VI
LE FOLLET

Il y a bien trois mille ans, notre voisin avait beaucoup de blé en grange. Tous les matins il trouvait une partie de ce blé battu, et des gerbes préparées sur l'aire pour le lendemain: il ne savait comment expliquer la chose.

Un soir, s'étant caché dans un coin de la grange, il vit entrer un petit homme qui se mit à battre le blé. Le laboureur se dit en lui-même: «Il faut que je lui donne un beau petit habit pour sa peine.» Car le petit homme était tout nu. Il alla dire à sa femme: «C'est un petit homme qui vient battre notre blé; il faudra lui faire un petit habit.» Le lendemain, la femme prit toutes sortes de pièces d'étoffe, et en fit un petit habit, que le laboureur posa sur le tas de blé.

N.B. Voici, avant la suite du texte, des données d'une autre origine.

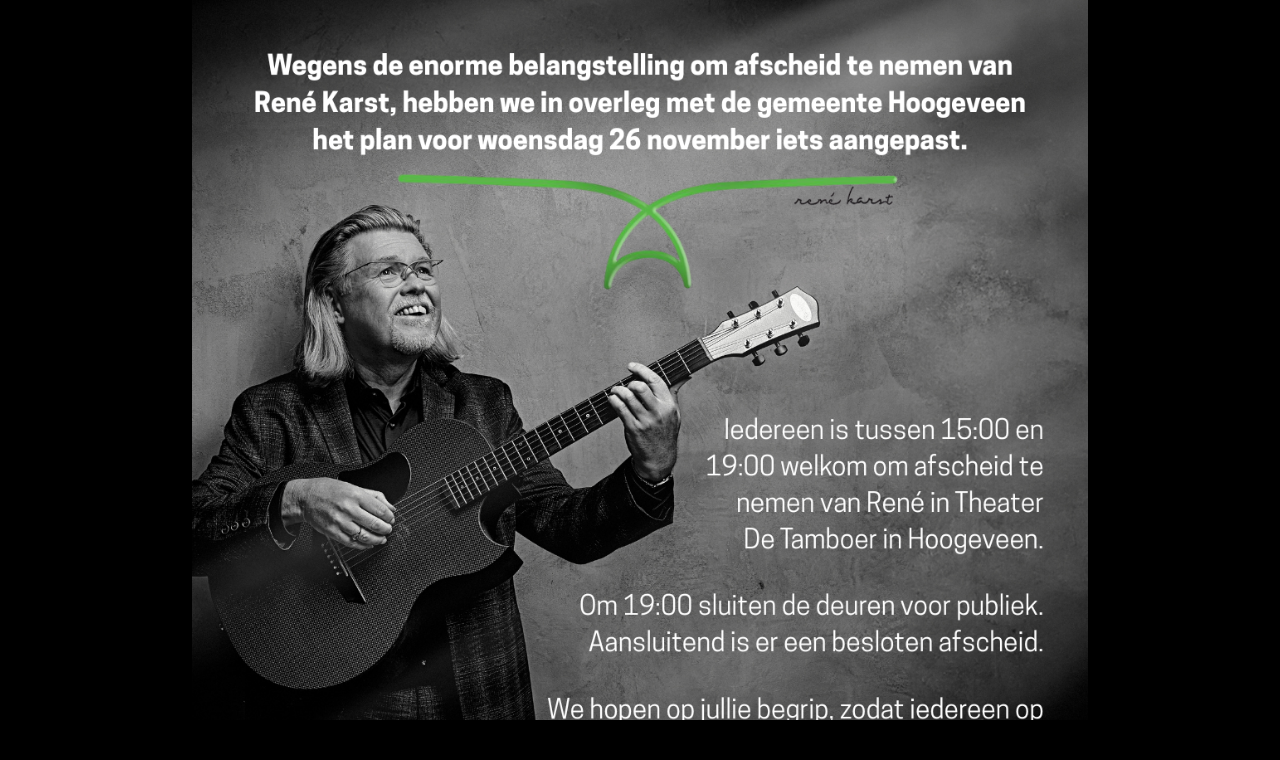

--- FILE ---
content_type: text/html; charset=UTF-8
request_url: https://renekarst.nl/feesttent-ijsselstein-9/
body_size: 802
content:
<!DOCTYPE html>
<html lang="en">
<head>
<meta charset="UTF-8">
<title>Rene Karst</title>
<style>
  body {
    margin: 0;
    padding: 0;
    background-color: black;
    color: white;
    font-family: Arial, sans-serif;
    text-align: center;
  }

  .container {
    width: 100%;
    display: flex;
    flex-direction: column;
    align-items: center;
    padding-bottom: 40px;
  }

  img {
    width: 70%;
    height: auto;
    display: block;
    margin-top: 0px;
  }

  .text-block {
    margin-top: 30px;
    font-size: 18px;
    line-height: 1.6;
    max-width: 70%;
  }
</style>
</head>
<body>

<div class="container">
  <img src="https://renekarst.nl/wp-content/uploads/2025/11/renekarst_001.png" alt="Image">
  <div class="text-block">

    <p><strong>MANAGEMENT</strong><br>
    Marcel Wentink<br>
    <a href="/cdn-cgi/l/email-protection#fa979b88999f96ba8d9f948e939491c9cccad49496" style="color:white;"><span class="__cf_email__" data-cfemail="fd909c8f9e9891bd8a989389949396cecbcdd39391">[email&#160;protected]</span></a><br>
    0618133703</p>
  </div>
</div>

<script data-cfasync="false" src="/cdn-cgi/scripts/5c5dd728/cloudflare-static/email-decode.min.js"></script><script defer src="https://static.cloudflareinsights.com/beacon.min.js/vcd15cbe7772f49c399c6a5babf22c1241717689176015" integrity="sha512-ZpsOmlRQV6y907TI0dKBHq9Md29nnaEIPlkf84rnaERnq6zvWvPUqr2ft8M1aS28oN72PdrCzSjY4U6VaAw1EQ==" data-cf-beacon='{"version":"2024.11.0","token":"4416a1799ac14fef992ecc7277716504","r":1,"server_timing":{"name":{"cfCacheStatus":true,"cfEdge":true,"cfExtPri":true,"cfL4":true,"cfOrigin":true,"cfSpeedBrain":true},"location_startswith":null}}' crossorigin="anonymous"></script>
</body>
</html>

Le follet revint la nuit suivante, et, en battant le blé, il trouva l'habit. Dans sa joie il se mit à gambader à l'entour, en disant: «Qui bon maître sert, bon loyer en tire.» Ensuite il endossa l'habit, et se trouva bien beau. «Puisque me voilà payé de ma peine, battra maintenant le blé qui voudra!» Cela dit, il partit et ne revint plus.

REMARQUES

Dans un conte hessois de la collection Grimm (no 39), un pauvre cordonnier trouve cousus tous les matins les souliers qu'il a taillés la veille. Il s'aperçoit que ce sont deux petits hommes qui font l'ouvrage. Comme ils sont nus, sa femme leur fait de petits habits. Ils les revêtent tout joyeux en disant qu'ils sont maintenant trop beaux pour faire le métier de cordonnier; puis ils disparaissent pour toujours.—Comparer un conte de la Basse-Saxe (Schambach et Müller, p. 140), et aussi un conte de l'Oberland bernois, le Tailleur d'Isenfluh (Karlsruher Zeitung, no du 8 août 1873).

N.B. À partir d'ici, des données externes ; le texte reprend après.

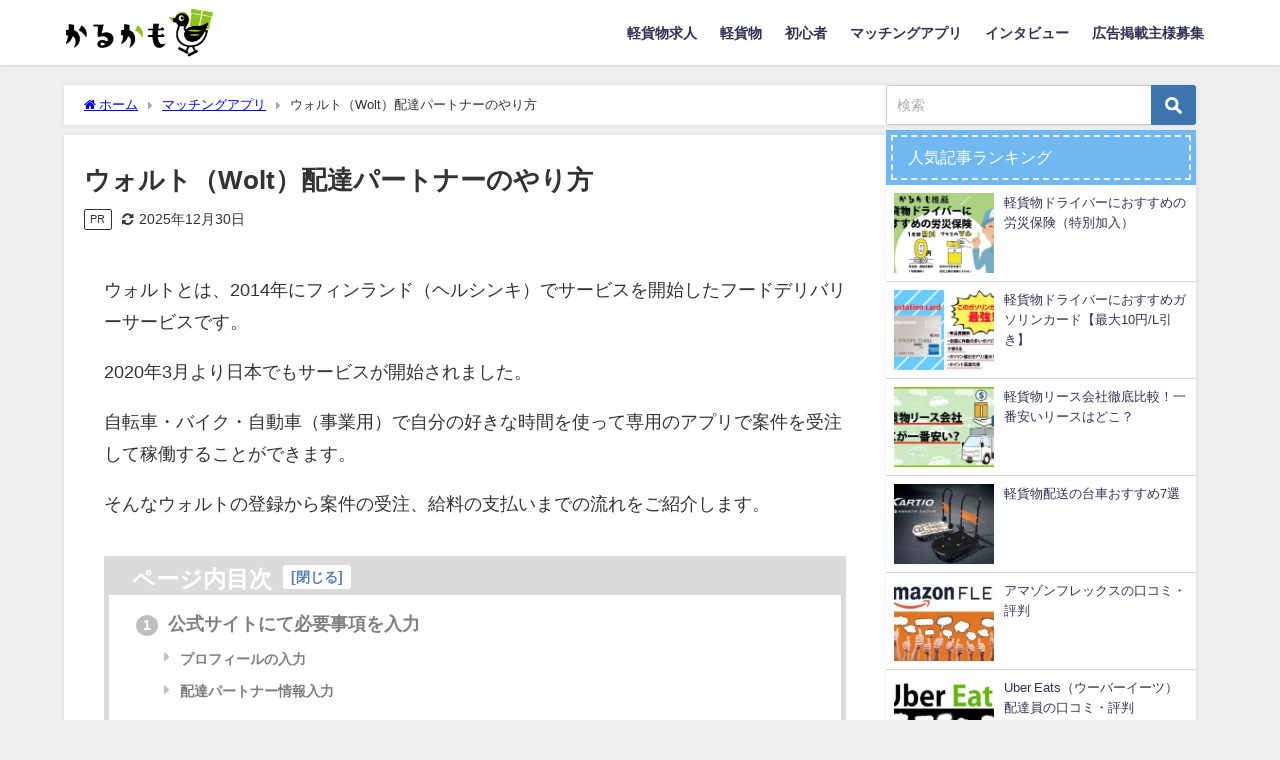

--- FILE ---
content_type: text/html; charset=utf-8
request_url: https://www.google.com/recaptcha/api2/aframe
body_size: 137
content:
<!DOCTYPE HTML><html><head><meta http-equiv="content-type" content="text/html; charset=UTF-8"></head><body><script nonce="f0BgJPXqsYhMGHEzNztF7g">/** Anti-fraud and anti-abuse applications only. See google.com/recaptcha */ try{var clients={'sodar':'https://pagead2.googlesyndication.com/pagead/sodar?'};window.addEventListener("message",function(a){try{if(a.source===window.parent){var b=JSON.parse(a.data);var c=clients[b['id']];if(c){var d=document.createElement('img');d.src=c+b['params']+'&rc='+(localStorage.getItem("rc::a")?sessionStorage.getItem("rc::b"):"");window.document.body.appendChild(d);sessionStorage.setItem("rc::e",parseInt(sessionStorage.getItem("rc::e")||0)+1);localStorage.setItem("rc::h",'1769612274623');}}}catch(b){}});window.parent.postMessage("_grecaptcha_ready", "*");}catch(b){}</script></body></html>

En Suède, histoire du même genre (Magasin pittoresque, 1865, p. 235), où le lutin tamise de la farine. En Espagne (Caballero, II, p. 81), il pétrit du pain. Là il est vêtu en moine, et, quand à la place de son vieux froc tout usé, il a endossé celui qu'on lui a fait, il se met à dire qu'avec son habit neuf, le moinillon ne veut plus pétrir ni être boulanger.

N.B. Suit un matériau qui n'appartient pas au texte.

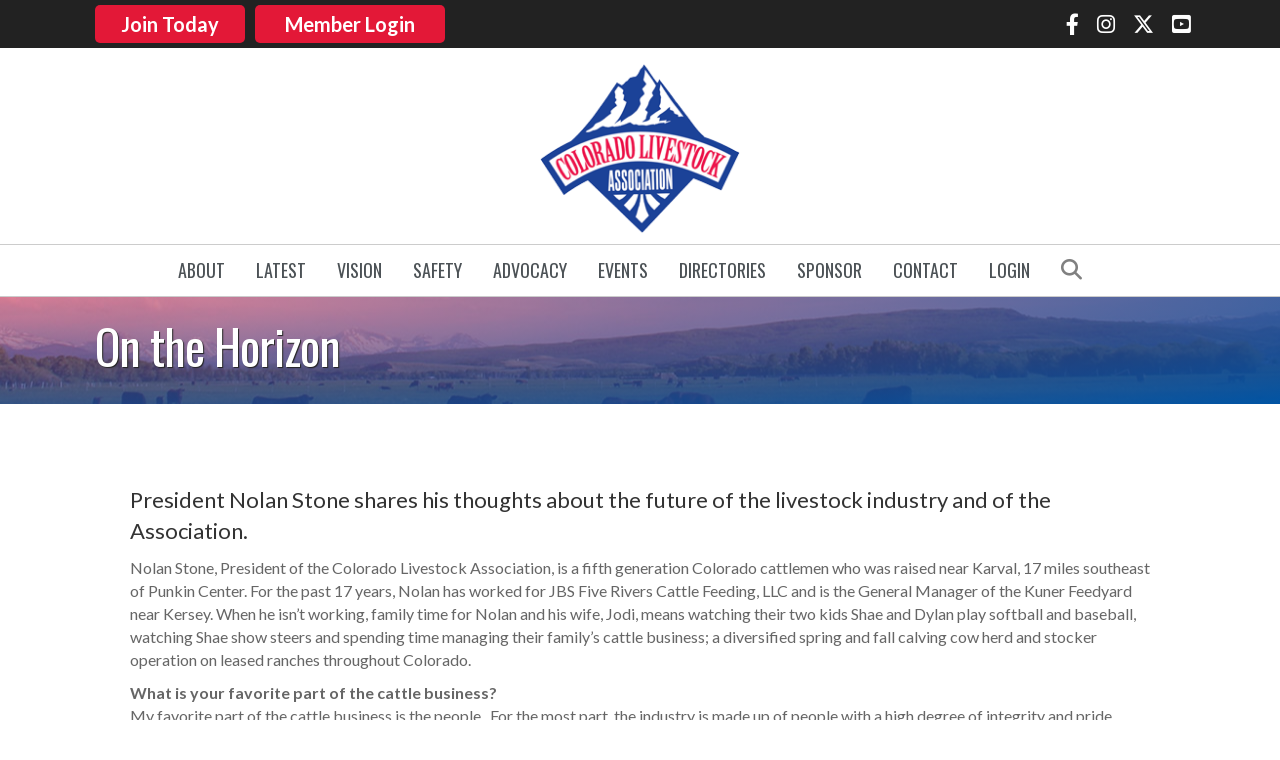

--- FILE ---
content_type: text/plain
request_url: https://www.google-analytics.com/j/collect?v=1&_v=j102&a=1852200763&t=pageview&_s=1&dl=https%3A%2F%2Fwww.coloradolivestock.org%2F2016%2F08%2F27%2Fon-the-horizon%2F&ul=en-us%40posix&dt=On%20the%20Horizon%20-%20COLORADO%20LIVESTOCK%20ASSOCIATION&sr=1280x720&vp=1280x720&_u=IEBAAEABAAAAACAAI~&jid=1407352009&gjid=1969478545&cid=584147103.1768485084&tid=UA-35446203-1&_gid=1359055458.1768485084&_r=1&_slc=1&z=663295018
body_size: -453
content:
2,cG-73TEMS8G07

En Irlande (Kennedy, I, p. 126), un pooka (sorte de follet) vient toutes les nuits dans une maison, sous la forme d'un âne, laver la vaisselle, balayer le plancher, etc. L'un des domestiques s'étant hasardé à lui demander d'où il vient, le pooka répond qu'il a, pendant sa vie, servi dans cette même maison. Après sa mort, il a été condamné, en punition de sa paresse, à faire la besogne qu'il fait toutes les nuits. Quelque temps après, les domestiques, voulant lui témoigner leur reconnaissance, lui font demander par l'un d'eux en quoi ils pourraient lui être agréables. Le pooka leur répond qu'il serait fort aise d'avoir un habit bien chaud. L'habit est apporté, et, dès que le pooka en est revêtu, il s'enfuit en disant: «Maintenant ma pénitence est terminée. Elle devait durer jusqu'à ce qu'on eût trouvé que je méritais un salaire.» Et on ne le revit plus jamais.

Enfin, en Angleterre, on raconte beaucoup d'histoires de follets secourables (brownies, pixies), qui disparaissent dès qu'ils ont mis les habits à eux destinés. Parfois même, quand on veut se débarrasser d'eux, on n'a qu'à leur faire un semblable don. (Voir Halliwell, p. 190;—W. Henderson, Notes on the Folklore of the northern counties of England and the Borders. Nouvelle éd. Londres, 1879, p. 248;—Loys Brueyre, p. 241 seq.).